A river of the little hot shells has stopped flowing on the flat black stone the quick ones poured across my valley some seasons ago, and I confess it is the most interest they have shown me in ages.

Ordinarily they streak past too fast to properly witness, a smear of heat and hum gone before I have registered the leading edge of it. But today the river has thickened and set, shell pressed to shell, each one trembling with a small trapped warmth, and now I can actually look at them.

They flare brighter, these ones. They make a great deal of noise, a high patterned blaring, one shell answering another, the way I imagine birds must have done in the wet forests before the ice took them. I have felt this heat rise off the black stone many times and mistaken it for a warm afternoon.

Now I understand it was only them, waiting, cooking gently in their own impatience.

They will not last, of course. None of them do. A few will still be warm by evening, most will have cooled and gone, and the river will loosen and drain away down the valley to wherever it is the quick things flow. What strikes me, in the leisurely way things strike me, is how hard they push against the stopping.

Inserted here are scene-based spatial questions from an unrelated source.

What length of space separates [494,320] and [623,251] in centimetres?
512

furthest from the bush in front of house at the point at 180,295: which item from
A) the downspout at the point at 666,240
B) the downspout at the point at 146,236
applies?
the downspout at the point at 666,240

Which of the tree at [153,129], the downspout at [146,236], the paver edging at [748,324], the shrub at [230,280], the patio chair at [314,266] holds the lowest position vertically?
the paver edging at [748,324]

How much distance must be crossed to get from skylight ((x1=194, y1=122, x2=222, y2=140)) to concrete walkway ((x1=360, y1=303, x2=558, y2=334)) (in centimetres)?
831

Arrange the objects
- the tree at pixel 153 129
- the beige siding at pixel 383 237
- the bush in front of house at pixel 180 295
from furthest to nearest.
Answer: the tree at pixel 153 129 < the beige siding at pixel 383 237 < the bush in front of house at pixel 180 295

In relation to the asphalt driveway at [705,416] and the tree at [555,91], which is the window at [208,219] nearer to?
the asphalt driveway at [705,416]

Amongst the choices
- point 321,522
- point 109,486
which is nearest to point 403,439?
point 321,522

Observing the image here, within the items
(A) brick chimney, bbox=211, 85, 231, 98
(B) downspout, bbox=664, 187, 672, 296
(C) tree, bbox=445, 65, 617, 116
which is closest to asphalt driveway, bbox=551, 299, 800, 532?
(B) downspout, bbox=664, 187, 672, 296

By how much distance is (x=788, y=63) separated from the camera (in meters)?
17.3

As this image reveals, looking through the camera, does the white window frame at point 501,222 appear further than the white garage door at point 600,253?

The blaring. The little flares of heat. As though the being-still were the unnatural thing, and the rushing the truth of them.

I have been still since before this valley was a valley. It is comfortable. They should try it longer. But they are already draining away, the noise thinning, the warmth fading from the black stone, and by the time the next ice comes grinding down to smooth all this flat again, I will not remember that the little shells were ever here at all.